**GETOONDE TEKST:**
....................
De naam Broedertwist is ontleend aan de ruzie tussen twee buurvolkeren, die vóór de 80-jarige Oorlog verenigd waren onder de Bourgondiërs en de Habsburgers en die na de Napoleontische oorlogen weer even een eenheid vormden.
Peter Rietbergen opent het verhaal met zijn visie op de periode van de hereniging, 1815-1830 (hier op p. 8 met drukfoutje 1845). Het Congres van Wenen had Noord en Zuid verenigd. Er waren mankementen in de grondwet: het Zuiden kreeg met 3,5 miljoen inwoners evenveel vertegenwoordigers in de Tweede Kamer als het Noorden met 2 miljoen en de bisschoppen in het Zuiden tekenden verzet aan tegen de afschaffing van het statuut van staatsgodsdienst voor het katholicisme. Slechts 527 van de 1604 zuidelijke notabelen keurden de grondwet goed, maar Willem telde de afwezigen en de tegenstemmers omwille van de godsdienst bij de voorstemmers. Door deze ‘arithmétique hollandaise’ kon hij in september 1815 in Brussel de eed op de grondwet afleggen.
....................
[Uitgeschreven paginatekst]
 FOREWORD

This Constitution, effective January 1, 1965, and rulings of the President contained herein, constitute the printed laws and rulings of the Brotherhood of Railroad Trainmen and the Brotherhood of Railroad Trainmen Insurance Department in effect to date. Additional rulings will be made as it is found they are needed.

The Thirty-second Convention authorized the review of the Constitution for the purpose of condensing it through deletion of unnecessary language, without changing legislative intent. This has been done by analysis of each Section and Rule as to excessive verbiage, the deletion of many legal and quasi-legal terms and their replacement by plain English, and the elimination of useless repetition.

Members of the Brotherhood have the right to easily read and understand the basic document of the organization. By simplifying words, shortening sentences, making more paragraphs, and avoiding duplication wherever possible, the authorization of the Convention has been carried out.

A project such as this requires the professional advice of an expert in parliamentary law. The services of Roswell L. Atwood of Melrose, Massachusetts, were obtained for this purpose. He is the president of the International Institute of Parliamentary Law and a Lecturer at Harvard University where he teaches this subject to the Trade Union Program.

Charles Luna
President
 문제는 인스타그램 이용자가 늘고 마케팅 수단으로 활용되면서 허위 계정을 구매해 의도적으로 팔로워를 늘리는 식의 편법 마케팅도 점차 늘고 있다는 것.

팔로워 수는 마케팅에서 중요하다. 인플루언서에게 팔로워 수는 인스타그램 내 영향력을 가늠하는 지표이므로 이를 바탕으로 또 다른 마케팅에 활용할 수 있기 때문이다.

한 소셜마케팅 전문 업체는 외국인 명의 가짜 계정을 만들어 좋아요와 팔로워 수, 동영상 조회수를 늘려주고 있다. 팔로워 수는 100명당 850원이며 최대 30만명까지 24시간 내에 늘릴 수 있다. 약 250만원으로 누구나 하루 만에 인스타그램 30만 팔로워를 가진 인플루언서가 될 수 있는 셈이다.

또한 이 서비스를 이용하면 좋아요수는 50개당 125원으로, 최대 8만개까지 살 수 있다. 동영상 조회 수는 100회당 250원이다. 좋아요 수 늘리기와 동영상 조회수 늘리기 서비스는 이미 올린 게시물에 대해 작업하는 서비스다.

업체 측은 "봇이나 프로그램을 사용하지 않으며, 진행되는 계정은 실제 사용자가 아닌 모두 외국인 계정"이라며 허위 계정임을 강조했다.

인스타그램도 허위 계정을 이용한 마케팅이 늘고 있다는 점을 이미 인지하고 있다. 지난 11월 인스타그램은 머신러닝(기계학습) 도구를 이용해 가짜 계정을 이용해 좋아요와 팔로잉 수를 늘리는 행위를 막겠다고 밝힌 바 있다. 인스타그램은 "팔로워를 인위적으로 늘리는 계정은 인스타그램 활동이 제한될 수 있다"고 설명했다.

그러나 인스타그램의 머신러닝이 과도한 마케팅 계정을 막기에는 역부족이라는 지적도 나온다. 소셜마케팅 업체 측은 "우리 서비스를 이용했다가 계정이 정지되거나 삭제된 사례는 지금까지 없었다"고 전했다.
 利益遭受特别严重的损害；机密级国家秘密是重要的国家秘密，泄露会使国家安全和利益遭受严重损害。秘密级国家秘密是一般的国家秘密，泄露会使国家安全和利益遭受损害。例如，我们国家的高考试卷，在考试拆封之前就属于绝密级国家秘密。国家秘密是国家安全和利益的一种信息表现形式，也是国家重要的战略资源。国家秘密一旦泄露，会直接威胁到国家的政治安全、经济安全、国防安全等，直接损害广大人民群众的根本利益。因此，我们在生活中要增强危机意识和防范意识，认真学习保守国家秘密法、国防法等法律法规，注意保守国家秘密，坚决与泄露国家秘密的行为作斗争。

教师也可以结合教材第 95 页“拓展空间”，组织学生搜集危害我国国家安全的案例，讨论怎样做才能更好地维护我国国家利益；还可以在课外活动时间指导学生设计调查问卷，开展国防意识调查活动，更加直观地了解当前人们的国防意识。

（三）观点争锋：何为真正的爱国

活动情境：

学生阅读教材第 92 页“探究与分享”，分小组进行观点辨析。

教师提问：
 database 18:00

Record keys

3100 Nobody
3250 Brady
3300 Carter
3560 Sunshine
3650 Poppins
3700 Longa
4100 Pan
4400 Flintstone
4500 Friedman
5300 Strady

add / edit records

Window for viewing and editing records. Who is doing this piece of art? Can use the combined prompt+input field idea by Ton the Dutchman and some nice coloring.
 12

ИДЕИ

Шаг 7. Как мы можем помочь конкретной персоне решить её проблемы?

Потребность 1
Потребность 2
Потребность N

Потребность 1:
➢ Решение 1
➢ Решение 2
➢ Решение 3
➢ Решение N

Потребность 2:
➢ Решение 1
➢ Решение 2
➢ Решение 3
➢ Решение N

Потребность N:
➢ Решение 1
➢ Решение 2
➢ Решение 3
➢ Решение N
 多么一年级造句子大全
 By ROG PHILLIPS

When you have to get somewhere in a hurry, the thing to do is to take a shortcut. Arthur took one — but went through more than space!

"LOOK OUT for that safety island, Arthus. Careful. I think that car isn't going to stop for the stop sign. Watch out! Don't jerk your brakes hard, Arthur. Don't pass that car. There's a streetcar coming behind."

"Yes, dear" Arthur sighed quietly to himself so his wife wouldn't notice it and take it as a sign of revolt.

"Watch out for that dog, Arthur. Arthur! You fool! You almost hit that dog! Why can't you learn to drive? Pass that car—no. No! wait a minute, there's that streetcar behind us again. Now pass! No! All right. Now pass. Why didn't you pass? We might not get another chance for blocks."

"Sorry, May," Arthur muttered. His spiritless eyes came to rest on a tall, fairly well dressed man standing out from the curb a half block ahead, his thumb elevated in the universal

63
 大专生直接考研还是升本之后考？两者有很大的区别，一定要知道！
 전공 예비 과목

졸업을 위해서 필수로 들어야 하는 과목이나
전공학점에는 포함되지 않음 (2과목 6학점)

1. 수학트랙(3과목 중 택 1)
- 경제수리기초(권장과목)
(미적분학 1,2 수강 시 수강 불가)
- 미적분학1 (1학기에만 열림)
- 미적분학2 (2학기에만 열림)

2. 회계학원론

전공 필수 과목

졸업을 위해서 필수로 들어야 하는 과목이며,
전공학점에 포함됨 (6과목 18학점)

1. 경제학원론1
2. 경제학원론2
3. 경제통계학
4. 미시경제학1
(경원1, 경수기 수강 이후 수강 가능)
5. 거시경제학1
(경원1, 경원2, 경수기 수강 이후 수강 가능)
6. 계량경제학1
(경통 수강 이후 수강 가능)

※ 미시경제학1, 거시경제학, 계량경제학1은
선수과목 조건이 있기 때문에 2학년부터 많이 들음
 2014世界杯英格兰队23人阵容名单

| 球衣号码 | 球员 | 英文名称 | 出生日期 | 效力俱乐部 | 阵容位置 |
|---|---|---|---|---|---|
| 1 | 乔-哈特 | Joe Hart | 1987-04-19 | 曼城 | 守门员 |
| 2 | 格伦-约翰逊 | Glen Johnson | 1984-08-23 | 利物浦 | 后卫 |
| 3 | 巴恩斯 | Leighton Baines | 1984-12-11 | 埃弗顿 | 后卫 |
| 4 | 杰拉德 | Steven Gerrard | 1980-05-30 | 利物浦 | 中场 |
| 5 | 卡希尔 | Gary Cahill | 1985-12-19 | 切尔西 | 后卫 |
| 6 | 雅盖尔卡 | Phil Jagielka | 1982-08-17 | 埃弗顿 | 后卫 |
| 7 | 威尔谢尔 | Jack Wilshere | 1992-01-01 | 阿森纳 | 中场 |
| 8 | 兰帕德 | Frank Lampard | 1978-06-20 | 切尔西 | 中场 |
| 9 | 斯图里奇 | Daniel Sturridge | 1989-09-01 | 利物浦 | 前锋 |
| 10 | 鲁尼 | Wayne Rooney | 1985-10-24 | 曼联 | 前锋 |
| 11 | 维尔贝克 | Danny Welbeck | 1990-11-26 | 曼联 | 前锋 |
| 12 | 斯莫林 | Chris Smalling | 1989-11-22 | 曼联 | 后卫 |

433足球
....................
**OVER DE OPDRACHT:**
Hoeveel van de 1604 zuidelijke notabelen keurden volgens de tekst over de Broedertwist de grondwet goed?

**ANTWOORD:**
527 van de 1604 zuidelijke notabelen keurden de grondwet goed.